How K-12 districts are continuing to feed students through school closures
As schools nationwide face extended COVID-19 closures, school nutrition professionals are racing the clock to ensure needy students don’t go hungry. On a normal school day, nearly 22 million students nationwide depend on free or reduced-price school meals.
School meal program leaders face a variety of challenges as they implement plans to continue some form of meal service for these at-risk students during closures.
Emergency feeding-plan survey results
The School Nutrition Association surveyed school meal program directors about their emergency feeding plans. The survey, conducted March 12-16, yielded responses from 1,769 districts representing 39,978 schools. Most districts (1,211) were either engaged in or planning emergency meals or food assistance for students during closures.
Descriptions of feeding plans varied widely, but most districts are offering grab-and-go meals at a limited number of schools, often for drive-thru pickup in the school bus loop or parking lot to maximize social distancing. Some districts allow students to receive two meals per day, while others are providing multiple days’ worth of grab-and-go meals at one time, based on approval from state agencies. Many respondents cited additional plans to deliver meals to approved community sites or apartment complexes for distribution to high-need areas or utilize school bus routes to drop off meals throughout the community.

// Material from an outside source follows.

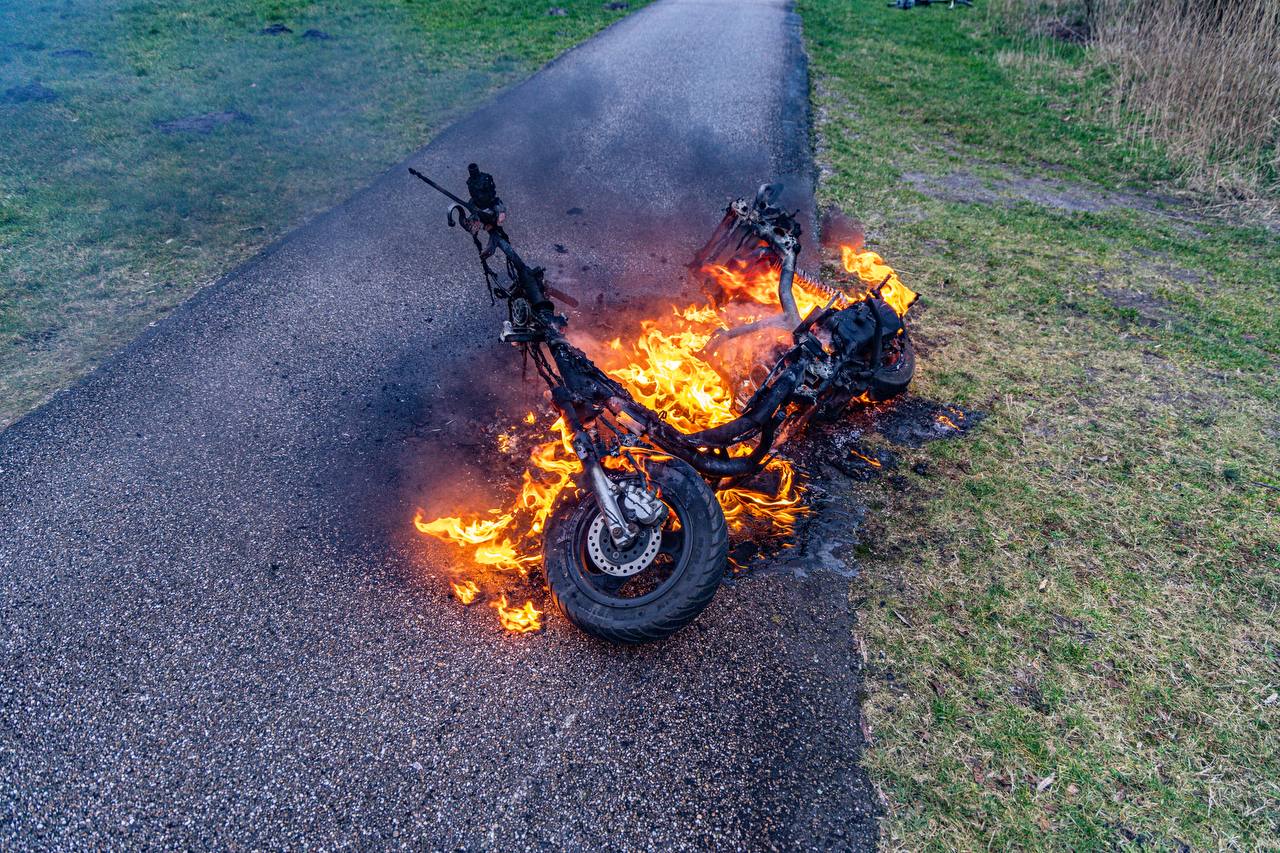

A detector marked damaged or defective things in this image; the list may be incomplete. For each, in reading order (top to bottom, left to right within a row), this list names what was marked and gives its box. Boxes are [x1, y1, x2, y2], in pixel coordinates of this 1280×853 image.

burnt motorcycle frame [409, 163, 911, 555]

District administrators should be aware of the numerous regulatory impediments that have hindered the efficient execution of these emergency feeding plans. The U.S. Department of Agriculture allowed states to request waivers permitting schools eligible to operate summer meal programs to serve grab-and-go meals during COVID-19 closures, but the process has been cumbersome for school nutrition staff.
As child nutrition director for Brandon Valley School District in South Dakota, I was fortunate because my program already operated a summer food service program. However, before we could begin to serve our 4,400 students, we had to spend 24 hours completing forms, submitting online applications, requesting waivers, and seeking approval from our state agency. Schools where fewer than 50% of students qualify for free or reduced-price meals face even greater regulatory hurdles to serve their needy students.

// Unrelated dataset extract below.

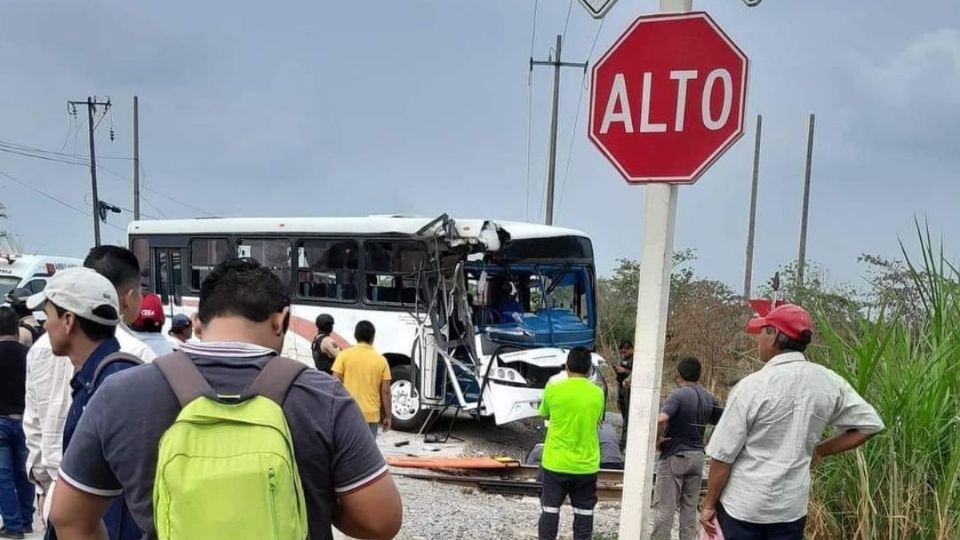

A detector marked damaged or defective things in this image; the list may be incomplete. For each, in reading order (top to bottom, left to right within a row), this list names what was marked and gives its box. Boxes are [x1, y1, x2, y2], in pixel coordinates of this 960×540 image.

damaged bus front [392, 215, 600, 430]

We are grateful to Congress and USDA for their efforts to address these problems and hope the recently passed Families First Coronavirus Response Act will ease these burdens, but school meal programs will continue to confront a variety of complex challenges. For instance, as schools nationwide require teachers and staff to shelter at home, how can we ensure the food service team stays safe when preparing and serving meals? How can we maintain social distancing when families come to our feeding sites to receive meals? And as cities restrict public transportation, how do we ensure staff and students can access these feeding locations?
As we plan for extended closures, I worry about supply chain limitations, staff availability and how we can sustain service for our students and families—many of whom are newly facing food insecurity due to loss of work or income during the coronavirus closures.
Service sustainability concerns
This week, as South Dakota braced for more winter weather, our district mobilized to prepare three days’ worth of meals—breakfast and lunch—to distribute to families at our feeding sites. Addressing the needs of our community required the help of our sheriff’s department as we had a line of more than 50 cars waiting to pick up meals.
As we plan for extended closures, I worry about supply chain limitations, staff availability and how we can sustain service for our students and families—many of whom are newly facing food insecurity due to loss of work or income during the coronavirus closures. I’m also worried about the financial sustainability of school meal programs, which depend almost entirely on cafeteria sales and federal reimbursements for meals served.
As school closures persist, school nutrition staff and their programs will require the full support of district administrators, continued flexibility from regulatory requirements, and financial support to return to normal operations when school resumes.
Gay Anderson is president of the School Nutrition Association (SNA) and the child nutrition director for Brandon Valley School District in South Dakota. SNA is a national nonprofit representing more than 55,000 school nutrition professionals across the country.